The three old ladies selling produce on the curb. The really, really old lady baking ears of corn on a smoldering log, plumes of smoke engulfing the road. That one goat, who might be “mutton” come tomorrow. Rusty the Dog. Grumps the Dog. Japanese Tracksuit Guy. The Overly Nice Korean Family. The Bangladeshi shopkeeper who insists my wife needs a bindi. The Negotiating Space Dance I perform with other pedestrians, where I repeatedly step off then back on the sidewalk whilst trying to dodge meandering motorcyclists, bossy taxis, and of course, random cattle.

Actually, that last thing I won’t miss at all.

A place is defined by its people. Patan has some of the best. Last week, little Floyd bolted from the gate, no doubt to chase his personal dragon, a toad venom addiction. The escape happened at noon, as we were informed by our housekeeper, who was in a right state. Being at work, there was little we could immediately do but print out LOST flyers. I received regular updates from our housekeeper and gardener, who had fanned out to all the nearby homes and shops, making inquiries. When we finally started our canvassing efforts, everyone showed genuine concern, even if language was a barrier. Almost all the shop and cafe owners agreed to post our flyer, which was written in English and Nepali. The local animal shelter helped us out with tape. We searched for almost two hours after work.
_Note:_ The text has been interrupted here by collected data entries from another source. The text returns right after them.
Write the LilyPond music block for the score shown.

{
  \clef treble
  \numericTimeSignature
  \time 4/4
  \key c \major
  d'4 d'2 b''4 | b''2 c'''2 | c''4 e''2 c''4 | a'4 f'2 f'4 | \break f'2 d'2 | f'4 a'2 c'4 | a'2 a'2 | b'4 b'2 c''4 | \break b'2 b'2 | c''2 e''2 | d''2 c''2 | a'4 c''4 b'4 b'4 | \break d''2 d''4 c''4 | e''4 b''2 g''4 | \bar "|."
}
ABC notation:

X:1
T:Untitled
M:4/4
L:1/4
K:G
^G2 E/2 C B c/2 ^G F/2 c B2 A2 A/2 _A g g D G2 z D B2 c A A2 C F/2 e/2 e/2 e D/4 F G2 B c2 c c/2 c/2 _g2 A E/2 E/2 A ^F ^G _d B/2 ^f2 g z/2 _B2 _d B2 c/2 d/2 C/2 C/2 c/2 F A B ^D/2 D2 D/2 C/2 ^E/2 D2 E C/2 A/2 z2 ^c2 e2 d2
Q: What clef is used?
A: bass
I was nearly back home when I ran into my landlord. He too had been on the search, after our guard informed him of the problem. More than I could’ve expected from any landlord back home!
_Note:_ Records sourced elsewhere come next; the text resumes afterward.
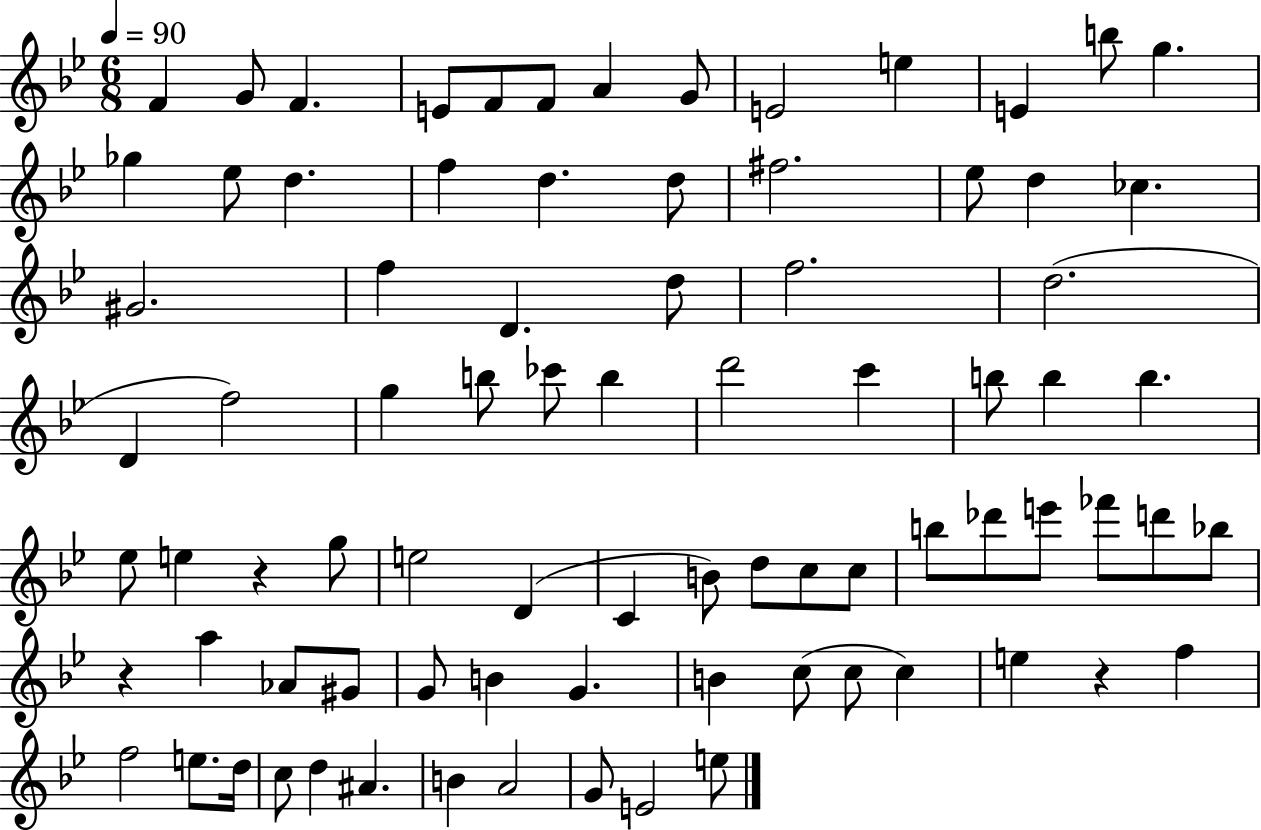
F4/q G4/e F4/q. E4/e F4/e F4/e A4/q G4/e E4/h E5/q E4/q B5/e G5/q. Gb5/q Eb5/e D5/q. F5/q D5/q. D5/e F#5/h. Eb5/e D5/q CES5/q. G#4/h. F5/q D4/q. D5/e F5/h. D5/h. D4/q F5/h G5/q B5/e CES6/e B5/q D6/h C6/q B5/e B5/q B5/q. Eb5/e E5/q R/q G5/e E5/h D4/q C4/q B4/e D5/e C5/e C5/e B5/e Db6/e E6/e FES6/e D6/e Bb5/e R/q A5/q Ab4/e G#4/e G4/e B4/q G4/q. B4/q C5/e C5/e C5/q E5/q R/q F5/q F5/h E5/e. D5/s C5/e D5/q A#4/q. B4/q A4/h G4/e E4/h E5/e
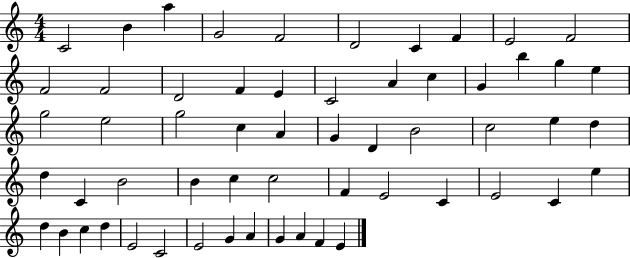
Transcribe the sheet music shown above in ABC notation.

X:1
T:Untitled
M:4/4
L:1/4
K:C
C2 B a G2 F2 D2 C F E2 F2 F2 F2 D2 F E C2 A c G b g e g2 e2 g2 c A G D B2 c2 e d d C B2 B c c2 F E2 C E2 C e d B c d E2 C2 E2 G A G A F E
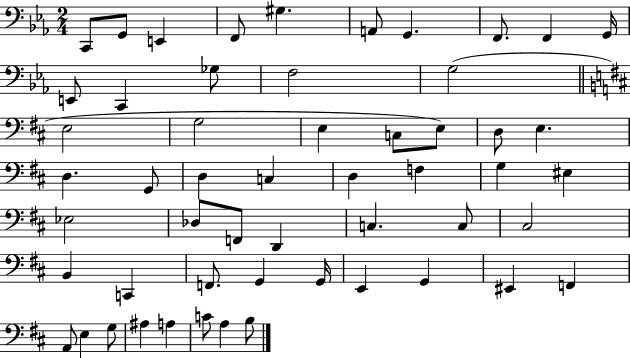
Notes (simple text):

C2/e G2/e E2/q F2/e G#3/q. A2/e G2/q. F2/e. F2/q G2/s E2/e C2/q Gb3/e F3/h G3/h E3/h G3/h E3/q C3/e E3/e D3/e E3/q. D3/q. G2/e D3/q C3/q D3/q F3/q G3/q EIS3/q Eb3/h Db3/e F2/e D2/q C3/q. C3/e C#3/h B2/q C2/q F2/e. G2/q G2/s E2/q G2/q EIS2/q F2/q A2/e E3/q G3/e A#3/q A3/q C4/e A3/q B3/e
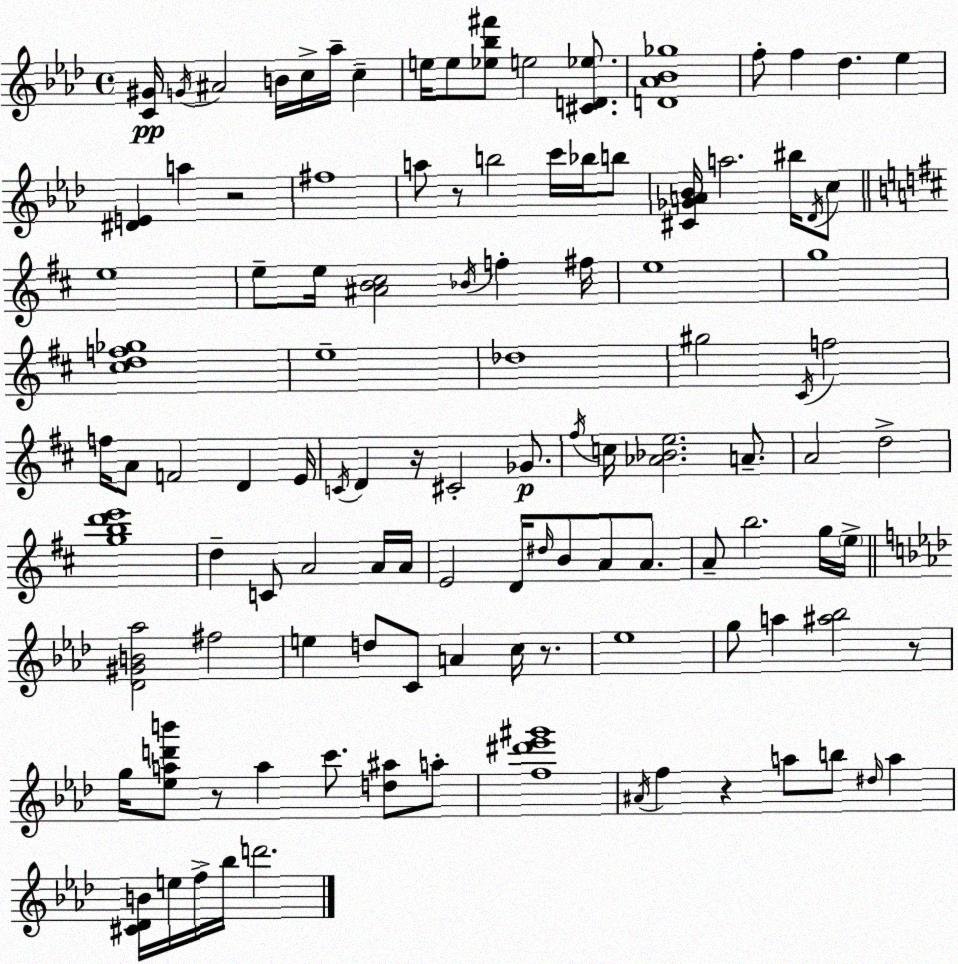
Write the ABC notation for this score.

X:1
T:Untitled
M:4/4
L:1/4
K:Fm
[C^G]/4 G/4 ^A2 B/4 c/4 _a/4 c e/4 e/2 [_e_b^f']/2 e2 [^CD_e]/2 [D_A_B_g]4 f/2 f _d _e [^DE] a z2 ^f4 a/2 z/2 b2 c'/4 _b/4 b/2 [^C_GA_B]/4 a2 ^b/4 _D/4 c/2 e4 e/2 e/4 [^AB^c]2 _B/4 f ^f/4 e4 g4 [^cdf_g]4 e4 _d4 ^g2 ^C/4 f2 f/4 A/2 F2 D E/4 C/4 D z/4 ^C2 _G/2 ^f/4 c/4 [_A_Be]2 A/2 A2 d2 [gbd'e']4 d C/2 A2 A/4 A/4 E2 D/4 ^d/4 B/2 A/2 A/2 A/2 b2 g/4 e/4 [_D^GB_a]2 ^f2 e d/2 C/2 A c/4 z/2 _e4 g/2 a [^a_b]2 z/2 g/4 [_ead'b']/2 z/2 a c'/2 [d^a]/2 a/2 [f^d'_e'^g']4 ^A/4 f z a/2 b/2 ^d/4 a [^C_DB]/4 e/4 f/4 _b/4 d'2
At long last, Floyd returned home more than 12 hours after his prison break. He was high as a kite on toad venom. An intervention is planned.

Since that difficult evening, people all over the neighborhood still ask about Floyd. Did he come home? How is he? Was he hurt? We are so happy you have now back your dog.

Love this place.

Here, locals consider me a “Good American.” It’s unlike other places, where my nationality was met with nonchalance (which I prefer), overly jubilant praise (usually from Arabs, which felt weird), or on rare occasions, spite (usually from British people). The Good American conversation usually sounds like this:

“Oh. You’re from Am-ERR-ica. I am surprised. I thought you were Canadian. I mean, you’re so… normal. And nice. And you haven’t offended anybody. And you said you don’t very much like war or guns or bigotry. Yes. Surprising. You are a Good American.”
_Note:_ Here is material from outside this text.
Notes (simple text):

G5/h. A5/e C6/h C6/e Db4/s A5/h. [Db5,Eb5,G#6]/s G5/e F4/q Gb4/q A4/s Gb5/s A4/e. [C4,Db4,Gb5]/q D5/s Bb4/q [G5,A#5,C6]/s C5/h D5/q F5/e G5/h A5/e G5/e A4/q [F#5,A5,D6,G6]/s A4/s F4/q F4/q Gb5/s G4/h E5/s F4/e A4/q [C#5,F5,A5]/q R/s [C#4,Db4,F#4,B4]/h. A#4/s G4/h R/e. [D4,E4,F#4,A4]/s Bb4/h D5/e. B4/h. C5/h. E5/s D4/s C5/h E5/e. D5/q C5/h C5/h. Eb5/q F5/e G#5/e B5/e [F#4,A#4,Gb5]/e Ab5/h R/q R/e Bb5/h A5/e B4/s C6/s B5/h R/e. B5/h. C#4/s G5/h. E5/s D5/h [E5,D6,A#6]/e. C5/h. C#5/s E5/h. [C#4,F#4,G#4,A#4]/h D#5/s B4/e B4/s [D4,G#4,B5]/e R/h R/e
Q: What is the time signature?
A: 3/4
Jeez, Americans! What have you been doing in Nepal these last few years?

The expat scene here is something completely different than what I experienced in other countries. In Lebanon, diplomats and UN staffers hunkered down behind barbed wire and cement walls, far and away from the joyous, frenetic, occasionally life-threatening hustle of the glorious city life. Bali was pretty much a summer camp for over indulgent grownups. Sweden, there was an unspoken climate of anxiety amongst expats, a cloud of shame that followed every person who didn’t blend, every person who failed to put forth a concerted effort to speak the language. Probably a word for that in Swedish, but I’ll never know.

Here in Kathmandu, it’s a combination of all those things. There are more NGO’s on the ground than the alphabet can handle, and everyone is very serious about their work. At least until five o’clock hits. At that point, the bars fill with boisterous conversations, fueled by local spirits of questionable origin. And yet, there’s a “face” that expats wear. A face that advertises “Don’t mess with me, I’m (practically) local.”

Maybe it’s the women who so readily don scarves and saris. Or the men with their locally tailored (read: super slim cut) suits. Or the one-upmanship of local food knowledge — tongue and guts are fine dining here (for some).

I don’t hate it. In fact, I cannot wait to immerse myself in it.